Haute — Open-source pricing engine for insurance teams on Databricks

These details have not been verified by PyPI

Project description

Haute

Open-source pricing engine for insurance teams on Databricks.

Build, visualise, and deploy pricing pipelines as Python code — with a browser-based GUI that stays in sync.

pip install haute

What is Haute?

Haute gives insurance pricing teams a code-first, GUI-friendly way to build rating pipelines. Write standard Python with Polars, see it instantly in a visual editor, and deploy to a live API with one command.

Build pipelines in code or the GUI — both stay in sync
Run the same pipeline for 1-row live quotes and million-row batch jobs
Deploy to Databricks MLflow Model Serving with haute deploy

Python code is always the source of truth. The GUI is a live, editable view.

Quick Start

1. Install

pip install haute

# For deployment to Databricks:
pip install haute[databricks]

2. Create a project

mkdir my_project && cd my_project
haute init

This scaffolds everything you need in the current directory:

haute.toml              ← project & deploy config
.env.example           ← Databricks credentials template
main.py                ← starter pipeline
data/                  ← your data files
test_quotes/           ← JSON payloads for pre-deploy testing

3. Write a pipeline

# main.py
import polars as pl
import haute

pipeline = haute.Pipeline("motor_pricing", description="Motor premium calculation")


@pipeline.node(path="data/policies.parquet", deploy_input=True)
def policies() -> pl.DataFrame:
    """Read policy data — this is the live API input."""
    return pl.scan_parquet("data/policies.parquet")


@pipeline.node(external="models/freq.cbm", file_type="catboost", model_class="regressor")
def frequency_model(policies: pl.DataFrame) -> pl.DataFrame:
    """Predict claim frequency."""
    df = policies.with_columns(
        freq_pred=pl.Series(obj.predict(policies.select("Area", "VehPower", "DrivAge").to_numpy()))
    )
    return df


@pipeline.node
def calculate_premium(frequency_model: pl.DataFrame) -> pl.DataFrame:
    """Calculate the technical premium."""
    return frequency_model.with_columns(
        premium=(pl.col("freq_pred") * 500).round(2)
    )


@pipeline.node(output=True)
def output(calculate_premium: pl.DataFrame) -> pl.DataFrame:
    """Final output returned by the API."""
    return calculate_premium

4. Run it

haute run

5. Open the GUI

haute serve

This opens a browser-based visual editor where you can:

Drag and drop nodes from a palette
Connect them with edges to define data flow
Write Polars code in each transform node
Click any node to preview its output data
Toggle API Input on a data source to mark it as the live input
Hit Run to execute the full pipeline
Hit Save to write back to .py

6. Deploy

cp .env.example .env     # fill in your Databricks credentials
haute deploy

That's it.
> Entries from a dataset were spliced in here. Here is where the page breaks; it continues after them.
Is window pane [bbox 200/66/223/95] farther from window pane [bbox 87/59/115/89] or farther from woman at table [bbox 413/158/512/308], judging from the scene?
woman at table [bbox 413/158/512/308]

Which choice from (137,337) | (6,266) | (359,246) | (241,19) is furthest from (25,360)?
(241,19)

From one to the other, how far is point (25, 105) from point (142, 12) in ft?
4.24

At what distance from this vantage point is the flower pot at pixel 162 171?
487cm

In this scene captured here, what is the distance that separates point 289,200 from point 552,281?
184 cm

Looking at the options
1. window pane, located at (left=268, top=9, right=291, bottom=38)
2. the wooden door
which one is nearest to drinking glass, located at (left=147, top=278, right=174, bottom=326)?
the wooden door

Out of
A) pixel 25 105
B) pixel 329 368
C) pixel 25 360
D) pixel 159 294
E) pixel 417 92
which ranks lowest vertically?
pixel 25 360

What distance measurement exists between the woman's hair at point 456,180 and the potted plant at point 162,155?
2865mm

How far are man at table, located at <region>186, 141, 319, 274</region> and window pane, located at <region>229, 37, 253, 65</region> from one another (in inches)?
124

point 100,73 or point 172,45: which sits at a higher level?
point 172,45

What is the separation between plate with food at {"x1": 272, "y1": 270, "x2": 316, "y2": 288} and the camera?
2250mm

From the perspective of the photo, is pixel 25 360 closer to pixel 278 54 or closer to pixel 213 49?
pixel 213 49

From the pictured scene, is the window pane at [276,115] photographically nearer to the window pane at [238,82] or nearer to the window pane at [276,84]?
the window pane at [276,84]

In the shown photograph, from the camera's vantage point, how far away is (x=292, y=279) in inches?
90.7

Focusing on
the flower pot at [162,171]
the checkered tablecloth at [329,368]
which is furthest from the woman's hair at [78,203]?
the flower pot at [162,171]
Your pipeline is now a live API on Databricks Model Serving.

Deployment

Haute deploys your pipeline as an MLflow model on Databricks Model Serving. One command, no DevOps.

How it works

Marks — you tag one data source as deploy_input=True (the live API input) and one node as output=True (the API response)
Prunes — Haute traces backwards from the output node and deploys only the scoring path. Training data branches, sinks, and exploratory nodes are automatically excluded
Bundles — model files (.cbm, .pkl, etc.) and static data are packaged as MLflow artifacts
Validates — every JSON file in test_quotes/ is scored through the pruned pipeline before deployment. If anything fails, deployment is blocked
Deploys — the pipeline is logged as an MLflow pyfunc model and registered in the Model Registry

Configuration

All deploy settings live in haute.toml (committed to git):

[project]
name = "motor-pricing"
pipeline = "main.py"

[deploy]
target = "databricks"
model_name = "motor-pricing"
endpoint_name = "motor-pricing"

[deploy.databricks]
experiment_name = "/Shared/haute/motor-pricing"
catalog = "main"
schema = "pricing"
serving_workload_size = "Small"
serving_scale_to_zero = true

[test_quotes]
dir = "test_quotes"

Secrets go in .env (gitignored):

DATABRICKS_HOST=https://adb-xxxxx.azuredatabricks.net
DATABRICKS_TOKEN=your_token_here

Test quotes

Put JSON files in test_quotes/ with example requests. These are scored before every deploy:

[
  {"IDpol": 99001, "VehPower": 7, "DrivAge": 42, "Area": "C", "VehBrand": "B12"}
]

Dry run

Validate everything without actually deploying:

haute deploy --dry-run

  ✓ Loaded config from haute.toml
  ✓ Parsed pipeline (12 nodes, 14 edges)
  ✓ Pruned to output ancestors (5 nodes)
  ✓ Collected 2 artifacts (freq.cbm, sev.cbm)
  ✓ Inferred input schema (10 columns)
  ✓ Test quotes: single_policy.json     1 rows  ok  (18ms)
  ✓ Test quotes: batch_policies.json    5 rows  ok  (24ms)
  ✓ Validation passed
  Dry run complete — no model was deployed.

Calling the deployed API

curl -X POST https://<workspace>.databricks.net/serving-endpoints/motor-pricing/invocations \
  -H "Authorization: Bearer $TOKEN" \
  -d '{"dataframe_records": [{"Area": "A", "VehPower": 5, "DrivAge": 35}]}'

Key Concepts

Pipelines

A pipeline is a DAG of decorated Python functions. Each function is a node that takes DataFrames in and returns a DataFrame out.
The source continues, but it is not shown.